Ich erkenne, dass alle gefuehrten interessanten Gespraeche so fremd die Menschen, so entfernt die Laender auch sein moegen nicht die Spur von dem sein koennen was ein gemeinsam verbrachter Abend, sei es mit Mutter, Brueder, Schwiegereltern, Verwandte oder Freunde mir bisher gegeben haben. Waehrend ich so alleine am Ufer eines Flusses entlangfahre wird mir bewusst wie sehr ich die Biketouren in Begleitung meines Freundes Housi vermisse, da kann die Landschaft noch so schoen sein wie sie will.
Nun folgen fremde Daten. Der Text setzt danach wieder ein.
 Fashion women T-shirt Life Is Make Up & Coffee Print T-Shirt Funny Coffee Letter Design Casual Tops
Ich vermisse es, Patric zu seinen Fussballspielen zu begleiten ebenso wie die stundenlangen Diskussionen mit Marco. Ich vermisse es, mich um Sandras Grab kümmern und es pflegen zu können und ich vermisse all die netten Liebenswuerdigkeiten im Alltag welche mir von Familie, Freunde und Nachbarn stets geschenkt wurden. Ich erkenne, dass ich mit wenig, sehr wenig auskommen und meine Ansprueche auf ein absolutes Minimum zurueckschrauben kann ohne etwas zu vermissen bis auf eines. Meine Familie und meine Freunde. Ohne sie verlieren auch die groessten Schaetze diese Welt all ihren Glanz.
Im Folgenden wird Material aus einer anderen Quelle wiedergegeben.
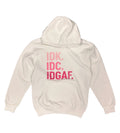IDK. IDC. IDGAF. Hoodie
Ich erkenne, dass ich zwar die Einsamkeit liebe und sie sogar brauche, aber leide, wenn ich selber einsam bin. Der Vogel muesste unter Wasser ertrinken und der Fisch an der Luft ersticken. Mir ergeht es aber wie dem Wal oder dem Delphin, ich brauche beides um leben zu können. Und so sitze ich immer noch da, im Gebetshaus des Jingwansa Tempel und weiss jetzt, dass ich dem Ziel meiner Reise ein grosses Stueck naeher gekommen bin. Ich brauche weder Aufgabe noch Sinn meines zukünftigen Lebens irgendwo in der Welt zu suchen denn alles wird sich ergeben wo immer ich mich befinde. So gerne ich auch reise und fremde Länder kennenlerne, nebst auf Sandra deswegen nun auch auf meine Söhne, meine Familie und Euch alle verzichten zu müssen ist mehr als ich ertragen kann. Ich stehe auf und setze den Aufstieg zum Gipfel fort, ganz langsam, Schritt fuer Schritt. Ich habe keine Eile mehr und oben angekommen duenkt es mich, die Sonne habe schon lange nicht mehr so gestrahlt und die Sicht bis zum Horizont sei seit geraumer Zeit nicht mehr so klar gewesen. Ich weiss nun, dass ich Sandras Botschaft in meinen Traeumen verstanden habe. Liebe Sandra, ich bin überzeugt nun auf dem richtige Weg zu sein, meinen inneren Frieden wieder zu finden. So wirst auch Du Dich endlich ebenfalls in Frieden den Aufgaben widmen koennen fuer welche Gott Dich zu sich gerufen hat.

Meine liebste Sandra, hab Dank fuer Deine grosse Geduld.